Below are records to transcribe exactly, without their pictures.

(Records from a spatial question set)
-- Start --
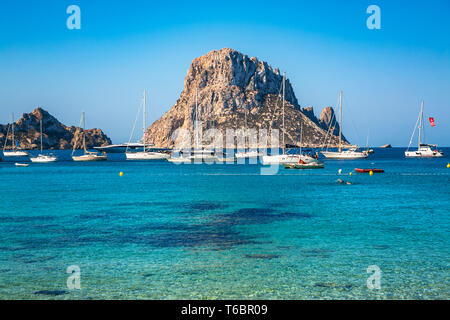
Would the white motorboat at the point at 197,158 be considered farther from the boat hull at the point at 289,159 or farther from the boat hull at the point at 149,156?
the boat hull at the point at 289,159

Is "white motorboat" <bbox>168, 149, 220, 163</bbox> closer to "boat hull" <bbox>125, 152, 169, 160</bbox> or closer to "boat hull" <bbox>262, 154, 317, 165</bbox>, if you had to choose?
"boat hull" <bbox>125, 152, 169, 160</bbox>

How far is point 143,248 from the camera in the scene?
17703 mm

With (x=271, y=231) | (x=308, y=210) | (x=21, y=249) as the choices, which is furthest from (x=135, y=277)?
(x=308, y=210)

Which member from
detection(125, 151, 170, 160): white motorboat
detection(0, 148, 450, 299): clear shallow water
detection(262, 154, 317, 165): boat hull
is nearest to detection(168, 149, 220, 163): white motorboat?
detection(125, 151, 170, 160): white motorboat

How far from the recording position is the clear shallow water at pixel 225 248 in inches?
504

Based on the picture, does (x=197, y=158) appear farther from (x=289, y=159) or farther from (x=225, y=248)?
(x=225, y=248)

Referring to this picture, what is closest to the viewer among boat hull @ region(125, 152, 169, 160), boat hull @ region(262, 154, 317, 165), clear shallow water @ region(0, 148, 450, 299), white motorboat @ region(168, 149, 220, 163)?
clear shallow water @ region(0, 148, 450, 299)

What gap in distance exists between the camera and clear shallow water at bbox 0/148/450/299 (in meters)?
12.8

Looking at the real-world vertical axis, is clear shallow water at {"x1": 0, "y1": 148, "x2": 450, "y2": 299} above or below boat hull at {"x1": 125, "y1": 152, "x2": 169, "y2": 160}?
below

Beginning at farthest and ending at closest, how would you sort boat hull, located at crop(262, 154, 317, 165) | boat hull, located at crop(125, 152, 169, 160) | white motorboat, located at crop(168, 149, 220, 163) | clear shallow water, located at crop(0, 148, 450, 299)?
boat hull, located at crop(125, 152, 169, 160) → white motorboat, located at crop(168, 149, 220, 163) → boat hull, located at crop(262, 154, 317, 165) → clear shallow water, located at crop(0, 148, 450, 299)

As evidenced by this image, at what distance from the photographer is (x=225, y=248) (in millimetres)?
17562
-- End --
WRITTEN REPLY ::
Would the white motorboat at the point at 197,158 be considered farther from the boat hull at the point at 289,159 or farther from the boat hull at the point at 149,156?
the boat hull at the point at 289,159

Is "white motorboat" <bbox>168, 149, 220, 163</bbox> closer to "boat hull" <bbox>125, 152, 169, 160</bbox> or closer to "boat hull" <bbox>262, 154, 317, 165</bbox>, if you had to choose?
"boat hull" <bbox>125, 152, 169, 160</bbox>

How far is point 143,248 from the camera in the scene?
17703 mm

With (x=271, y=231) | (x=308, y=210) | (x=21, y=249) as the choices, which is furthest from (x=135, y=277)?
(x=308, y=210)

Which member from
detection(125, 151, 170, 160): white motorboat
detection(0, 148, 450, 299): clear shallow water
detection(262, 154, 317, 165): boat hull
is nearest to detection(168, 149, 220, 163): white motorboat?
detection(125, 151, 170, 160): white motorboat

How far from the recording position is the clear shallow water at pixel 225 248 in inches?
504

Based on the picture, does (x=197, y=158) appear farther from (x=289, y=159) or farther from (x=225, y=248)?
(x=225, y=248)

Referring to this picture, what is closest to the viewer among boat hull @ region(125, 152, 169, 160), boat hull @ region(262, 154, 317, 165), clear shallow water @ region(0, 148, 450, 299), white motorboat @ region(168, 149, 220, 163)?
clear shallow water @ region(0, 148, 450, 299)

What gap in distance exists between the camera and clear shallow water at bbox 0/148/450/299 (in meters)?
12.8

Looking at the real-world vertical axis, is clear shallow water at {"x1": 0, "y1": 148, "x2": 450, "y2": 299} above or below boat hull at {"x1": 125, "y1": 152, "x2": 169, "y2": 160}?
below

Beginning at farthest and ending at closest, how would you sort boat hull, located at crop(262, 154, 317, 165) | boat hull, located at crop(125, 152, 169, 160) | white motorboat, located at crop(168, 149, 220, 163) | clear shallow water, located at crop(0, 148, 450, 299)?
boat hull, located at crop(125, 152, 169, 160) → white motorboat, located at crop(168, 149, 220, 163) → boat hull, located at crop(262, 154, 317, 165) → clear shallow water, located at crop(0, 148, 450, 299)

As evidenced by this image, at what distance from the photographer is (x=225, y=248) (in millimetres)?
17562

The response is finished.